_練習_. 請輸出下文關於重組SSB蛋白的文本中從“杜 琴，盧小嵐，王 強,3，汪光蓉,3，羅文依，王舒琪，姚麗華，張國元，劉劍平，王東生△”起，直到“基礎,現將研究結果報道如下。”為止（包括這兩處字句）的部分，一字不改。

重組SSB蛋白表達、鑒定及評價*

杜 琴，盧小嵐，王 強,3，汪光蓉,3，羅文依，王舒琪，姚麗華，張國元，劉劍平，王東生△

(1.川北醫學院附屬醫院檢驗科，四川南充 637000；2.川北醫學院醫學檢驗系，四川南充 637000；3.川北醫學院醫學轉化醫學研究中心，四川南充 637000;4.川北醫學院附屬醫院醫學風濕免疫科，四川南充 637000)

干燥綜合征(SS)是臨床常見的一種自身免疫性疾病，其血清中可檢出多種自身抗體，以抗SSA抗體和抗SSB抗體最為常見，而抗SSB抗體較抗SSA抗體更為特異，是SS的血清特異性抗體，在原發性SS中陽性率可高達65%～85%。除此之外，抗SSB抗體亦可出現在其他自身免疫性疾病中，與血管炎[1]、高球蛋白血癥[2]、腎臟受累和肺病變[1]、腮腺腫大[3]、冷球蛋白血癥[4]等相關。目前抗SSB抗體的檢測主要采用免疫印跡法(IB)和酶聯免疫吸附試驗(ELISA)進行檢測[5]，但與國外免疫微球技術的檢測結果相距甚遠[6]。隨著我國自動化程度的不斷提高，自身抗體的全自動定量檢測是未來的必然趨勢。因此本文通過基因克隆和重組DNA技術將SSB基因克隆至PET41a載體，構建原核表達質粒，表達并純化出SSB蛋白，為進一步建立抗SSB抗體的全自動定量檢測磁微粒化學發光試劑提供實驗基礎,現將研究結果報道如下。

1 材料與方法

1.1一般資料 收集川北醫學院附屬醫院2016年1月至2017年12月經歐蒙免疫印跡法檢出的抗SSB抗體陽性患者的血清115例。

1.2試劑 PET41a質粒購自德國Novagen公司，異丙基-β-D- 硫代半乳糖苷 (Isopropyl β-D-1-thiogalactopyranoside，IPTG)購自美國Sigma 公司；限制性內切酶BamHⅠ和XhoⅠ及T4 DNA連接酶和高保真聚合酶均購自日本TaKaRa公司；大腸埃希菌DH5α、DNA ladder、質粒提取試劑盒購自北京天根生化科技有限公司；胰蛋白胨和酵母粉購自美國Sigma公司；卡那霉素和氯霉素購自美國Gibco公司；Ni2+-樹脂填料購自美國Millipore有限公司；WB所用重組SSB蛋白購自德國Diarect公司；其余試劑均為國產或進口分析純試劑。

_記錄資料_.
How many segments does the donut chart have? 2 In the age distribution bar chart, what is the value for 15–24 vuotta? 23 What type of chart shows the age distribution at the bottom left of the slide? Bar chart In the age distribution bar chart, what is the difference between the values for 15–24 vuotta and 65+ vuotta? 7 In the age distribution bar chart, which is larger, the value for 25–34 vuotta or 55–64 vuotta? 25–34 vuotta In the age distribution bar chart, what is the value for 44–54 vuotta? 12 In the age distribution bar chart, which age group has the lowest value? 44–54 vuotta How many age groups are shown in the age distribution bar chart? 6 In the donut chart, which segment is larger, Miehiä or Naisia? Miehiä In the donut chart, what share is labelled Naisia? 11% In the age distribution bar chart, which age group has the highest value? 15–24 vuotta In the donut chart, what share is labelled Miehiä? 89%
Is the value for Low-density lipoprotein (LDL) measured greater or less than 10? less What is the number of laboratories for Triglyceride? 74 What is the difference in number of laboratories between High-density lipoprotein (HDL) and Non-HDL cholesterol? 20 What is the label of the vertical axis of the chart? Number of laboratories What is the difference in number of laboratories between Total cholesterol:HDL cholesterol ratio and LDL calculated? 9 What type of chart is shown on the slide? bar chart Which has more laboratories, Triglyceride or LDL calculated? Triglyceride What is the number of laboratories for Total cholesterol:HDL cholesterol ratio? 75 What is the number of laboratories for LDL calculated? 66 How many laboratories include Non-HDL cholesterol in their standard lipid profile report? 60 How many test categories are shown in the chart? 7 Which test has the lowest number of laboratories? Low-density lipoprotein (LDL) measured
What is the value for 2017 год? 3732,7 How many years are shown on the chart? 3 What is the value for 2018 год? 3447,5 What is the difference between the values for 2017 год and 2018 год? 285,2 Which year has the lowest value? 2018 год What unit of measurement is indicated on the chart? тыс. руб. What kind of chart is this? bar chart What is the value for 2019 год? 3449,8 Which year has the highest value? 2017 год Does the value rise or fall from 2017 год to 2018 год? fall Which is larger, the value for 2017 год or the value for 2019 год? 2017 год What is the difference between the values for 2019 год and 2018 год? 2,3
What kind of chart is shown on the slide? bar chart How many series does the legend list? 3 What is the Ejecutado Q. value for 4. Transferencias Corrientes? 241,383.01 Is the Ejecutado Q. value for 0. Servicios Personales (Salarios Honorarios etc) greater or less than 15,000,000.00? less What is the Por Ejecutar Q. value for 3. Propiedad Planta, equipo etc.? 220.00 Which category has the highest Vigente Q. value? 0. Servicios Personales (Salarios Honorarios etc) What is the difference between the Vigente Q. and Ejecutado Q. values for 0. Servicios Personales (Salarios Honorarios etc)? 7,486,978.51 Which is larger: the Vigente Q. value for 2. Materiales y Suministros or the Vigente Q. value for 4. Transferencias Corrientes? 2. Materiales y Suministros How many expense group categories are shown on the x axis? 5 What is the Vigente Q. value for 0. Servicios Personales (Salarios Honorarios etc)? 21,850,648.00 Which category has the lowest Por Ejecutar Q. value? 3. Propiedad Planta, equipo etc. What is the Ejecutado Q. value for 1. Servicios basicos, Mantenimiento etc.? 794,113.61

_作答_.
杜 琴，盧小嵐，王 強,3，汪光蓉,3，羅文依，王舒琪，姚麗華，張國元，劉劍平，王東生△

(1.川北醫學院附屬醫院檢驗科，四川南充 637000；2.川北醫學院醫學檢驗系，四川南充 637000；3.川北醫學院醫學轉化醫學研究中心，四川南充 637000;4.川北醫學院附屬醫院醫學風濕免疫科，四川南充 637000)

干燥綜合征(SS)是臨床常見的一種自身免疫性疾病，其血清中可檢出多種自身抗體，以抗SSA抗體和抗SSB抗體最為常見，而抗SSB抗體較抗SSA抗體更為特異，是SS的血清特異性抗體，在原發性SS中陽性率可高達65%～85%。除此之外，抗SSB抗體亦可出現在其他自身免疫性疾病中，與血管炎[1]、高球蛋白血癥[2]、腎臟受累和肺病變[1]、腮腺腫大[3]、冷球蛋白血癥[4]等相關。目前抗SSB抗體的檢測主要采用免疫印跡法(IB)和酶聯免疫吸附試驗(ELISA)進行檢測[5]，但與國外免疫微球技術的檢測結果相距甚遠[6]。隨著我國自動化程度的不斷提高，自身抗體的全自動定量檢測是未來的必然趨勢。因此本文通過基因克隆和重組DNA技術將SSB基因克隆至PET41a載體，構建原核表達質粒，表達并純化出SSB蛋白，為進一步建立抗SSB抗體的全自動定量檢測磁微粒化學發光試劑提供實驗基礎,現將研究結果報道如下。